Sou um anjo em quatro dimensões.

Dê-me um pouco de calor e eu serei tua  salvação.

Condor

A noite se encheu de estrelas mortas,

estrelas de sombra,

filhas, netas, bisnetas de meus antepassados;

esposas de Deus, amantes de Maria,

penetradas e lambidas.

Invejei-as,

clamei pelo sêmen divino.

Desnudei-me, santifiquei-me.

Um minuto de silêncio, um sussurro débil,

e renasci como um poema oculto no ventre de uma casa vazia,

presa à sombra de um verso nu.

Um dia, talvez, Deus haverá de me comer.

Santa Clara

Se eu fosse Eva, eu amaria Deus sobre e sob todas as coisas:

sobre o solo sagrado, sobre as plantas miúdas;

sobre as folhas secas da figueira;

sob o céu ensolarado, enluarado, estrelado;

sob os olhares voluptuosos dos anjos e dos santos guardiões.

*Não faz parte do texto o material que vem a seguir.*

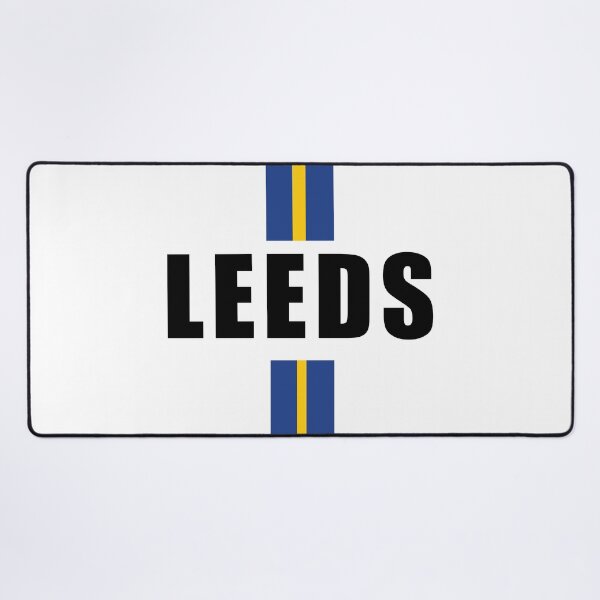 Item preview, Leeds designed and sold by Forever-fan.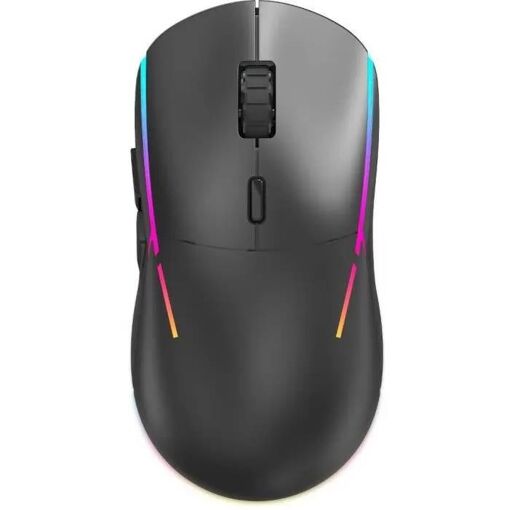 Yenkee Samurai Wireless Gaming Mouse YMS 3500BK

Conceberia eu o seu filho unigênito,

filho do prazer, não da submissão.

Que comesse Adão da árvore do conhecimento,

e que fosse a serpente sua fiel procriadora.

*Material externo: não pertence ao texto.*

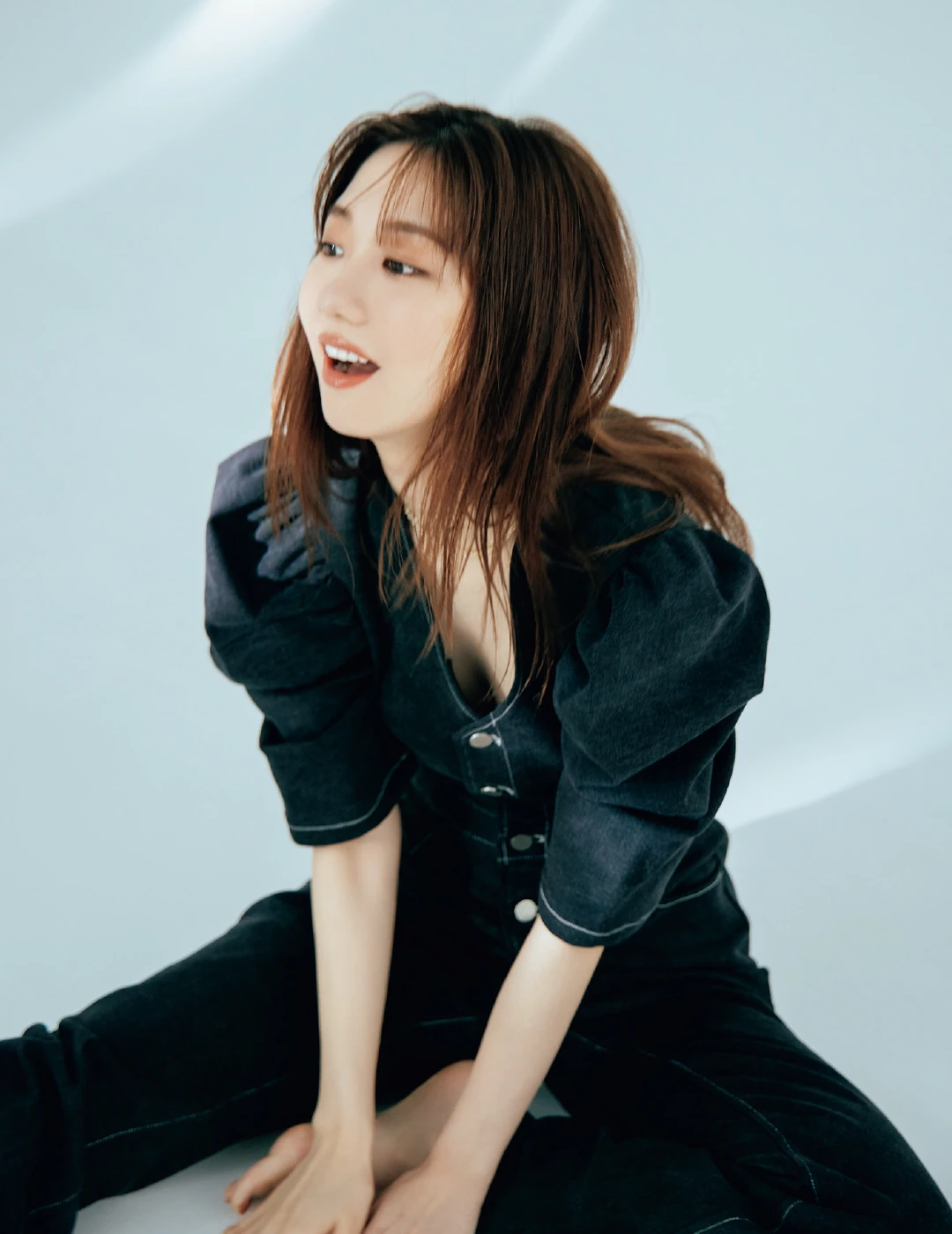 AKB48 柏木由紀さんは「今日イケてないな~」って日はどうします?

Eu permaneceria ignorante e feliz no Jardim do Éden.

Seria eu a eterna sedutora do Grande Criador

e seríamos o princípio, o verbo, o prazer.

Fatal

Eis meus mortos, acoados sob o mármore frio,

ocultos em suas cavernas púrpuras.

Inúteis.

Sem esperanças, sem milagres,

sem lágrimas ou dores.

Fulminados, aniquilados,

vestidos para a eternidade.

Vencidos.

Não mais o sol os aquecerá, não mais a chuva os banhará,

nenhuma honra os envaidecerá, nenhuma glória os ressuscitará.

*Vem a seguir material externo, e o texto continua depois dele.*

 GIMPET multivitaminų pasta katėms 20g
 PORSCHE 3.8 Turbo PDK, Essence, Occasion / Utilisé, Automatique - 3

Suas sentenças foram cumpridas.

O amor não os salvou.

….

Mudez

Desprezo o silêncio,

mesmo o mais diabólico,

a quem dedico o pior de mim.

Desprezo seus nervos, sua respiração,

deixo-o, porém, que deslize por minha língua, que desça por minha garganta,

e adormeça em meu peito,

Deixo-o,

este assombroso asilo de morcegos,

apenas para que eu possa cavalgar

e errar,

e errar,

e errar.

In nomine Patris et Filii et Spiritus Sancti. Amen.